Written exercise: Reproduce the following data verbatim, keeping every line in its original order.

Spatial relation data:
START
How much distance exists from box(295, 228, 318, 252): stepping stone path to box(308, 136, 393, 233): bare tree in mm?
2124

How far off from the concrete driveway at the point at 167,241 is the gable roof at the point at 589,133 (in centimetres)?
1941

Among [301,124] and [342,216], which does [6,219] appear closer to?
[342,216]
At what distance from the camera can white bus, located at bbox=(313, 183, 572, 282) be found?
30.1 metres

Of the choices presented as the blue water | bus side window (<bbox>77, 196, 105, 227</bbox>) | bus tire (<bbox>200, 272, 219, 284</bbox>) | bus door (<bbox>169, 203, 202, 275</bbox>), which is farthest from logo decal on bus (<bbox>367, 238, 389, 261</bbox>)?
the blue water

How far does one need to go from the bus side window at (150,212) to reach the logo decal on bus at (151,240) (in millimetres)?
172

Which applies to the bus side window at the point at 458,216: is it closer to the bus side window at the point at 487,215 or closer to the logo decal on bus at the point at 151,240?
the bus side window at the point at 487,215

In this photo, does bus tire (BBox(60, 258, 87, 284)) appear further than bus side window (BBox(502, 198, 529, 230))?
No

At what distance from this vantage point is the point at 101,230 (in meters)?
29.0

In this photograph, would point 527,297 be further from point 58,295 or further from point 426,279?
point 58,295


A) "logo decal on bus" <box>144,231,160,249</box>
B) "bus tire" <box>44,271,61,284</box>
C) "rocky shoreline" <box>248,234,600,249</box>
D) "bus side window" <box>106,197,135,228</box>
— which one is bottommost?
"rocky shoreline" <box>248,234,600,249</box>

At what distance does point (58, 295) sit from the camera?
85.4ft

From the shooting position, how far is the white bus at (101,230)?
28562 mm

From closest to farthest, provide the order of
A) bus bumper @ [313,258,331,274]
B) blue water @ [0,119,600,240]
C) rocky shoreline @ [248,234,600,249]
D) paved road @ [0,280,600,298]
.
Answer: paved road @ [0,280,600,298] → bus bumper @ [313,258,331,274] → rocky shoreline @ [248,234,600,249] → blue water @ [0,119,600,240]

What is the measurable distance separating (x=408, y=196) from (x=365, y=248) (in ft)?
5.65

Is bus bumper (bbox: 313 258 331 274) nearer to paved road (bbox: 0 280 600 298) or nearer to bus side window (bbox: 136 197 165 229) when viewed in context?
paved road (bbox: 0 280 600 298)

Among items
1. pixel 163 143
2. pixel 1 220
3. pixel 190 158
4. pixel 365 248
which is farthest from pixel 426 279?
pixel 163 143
END
Response for this exercise:
How much distance exists from box(295, 228, 318, 252): stepping stone path to box(308, 136, 393, 233): bare tree in mm?
2124

How far off from the concrete driveway at the point at 167,241 is the gable roof at the point at 589,133 (in centimetres)?
1941

Among [301,124] and [342,216], which does [6,219] appear closer to?
[342,216]
At what distance from the camera can white bus, located at bbox=(313, 183, 572, 282) be found?
30.1 metres

Of the choices presented as the blue water | bus side window (<bbox>77, 196, 105, 227</bbox>) | bus tire (<bbox>200, 272, 219, 284</bbox>) | bus door (<bbox>169, 203, 202, 275</bbox>), which is farthest from logo decal on bus (<bbox>367, 238, 389, 261</bbox>)?
the blue water

How far does one need to go from the bus side window at (150,212) to reach the logo decal on bus at (151,240) (in millimetres)?
172

Which applies to the bus side window at the point at 458,216: is it closer to the bus side window at the point at 487,215 or closer to the logo decal on bus at the point at 151,240?
the bus side window at the point at 487,215

In this photo, does bus tire (BBox(60, 258, 87, 284)) appear further than bus side window (BBox(502, 198, 529, 230))?
No

At what distance from this vantage point is the point at 101,230 (in meters)?
29.0

In this photograph, would point 527,297 be further from point 58,295 or further from point 426,279?
point 58,295


A) "logo decal on bus" <box>144,231,160,249</box>
B) "bus tire" <box>44,271,61,284</box>
C) "rocky shoreline" <box>248,234,600,249</box>
D) "bus side window" <box>106,197,135,228</box>
— which one is bottommost?
"rocky shoreline" <box>248,234,600,249</box>

At what distance does point (58, 295) sit from the camera?
85.4ft

From the shooting position, how far is the white bus at (101,230)?
28562 mm

From closest to farthest, provide the order of
A) bus bumper @ [313,258,331,274]
B) blue water @ [0,119,600,240]
C) rocky shoreline @ [248,234,600,249]
D) paved road @ [0,280,600,298]
.
Answer: paved road @ [0,280,600,298] → bus bumper @ [313,258,331,274] → rocky shoreline @ [248,234,600,249] → blue water @ [0,119,600,240]

What is the measurable distance separating (x=408, y=196) from (x=365, y=248) (in ft)?
5.65

Is bus bumper (bbox: 313 258 331 274) nearer to paved road (bbox: 0 280 600 298) or nearer to bus side window (bbox: 136 197 165 229) when viewed in context?
paved road (bbox: 0 280 600 298)

Among items
1. pixel 163 143
2. pixel 1 220
3. pixel 190 158
4. pixel 365 248
which is farthest from pixel 426 279?
pixel 163 143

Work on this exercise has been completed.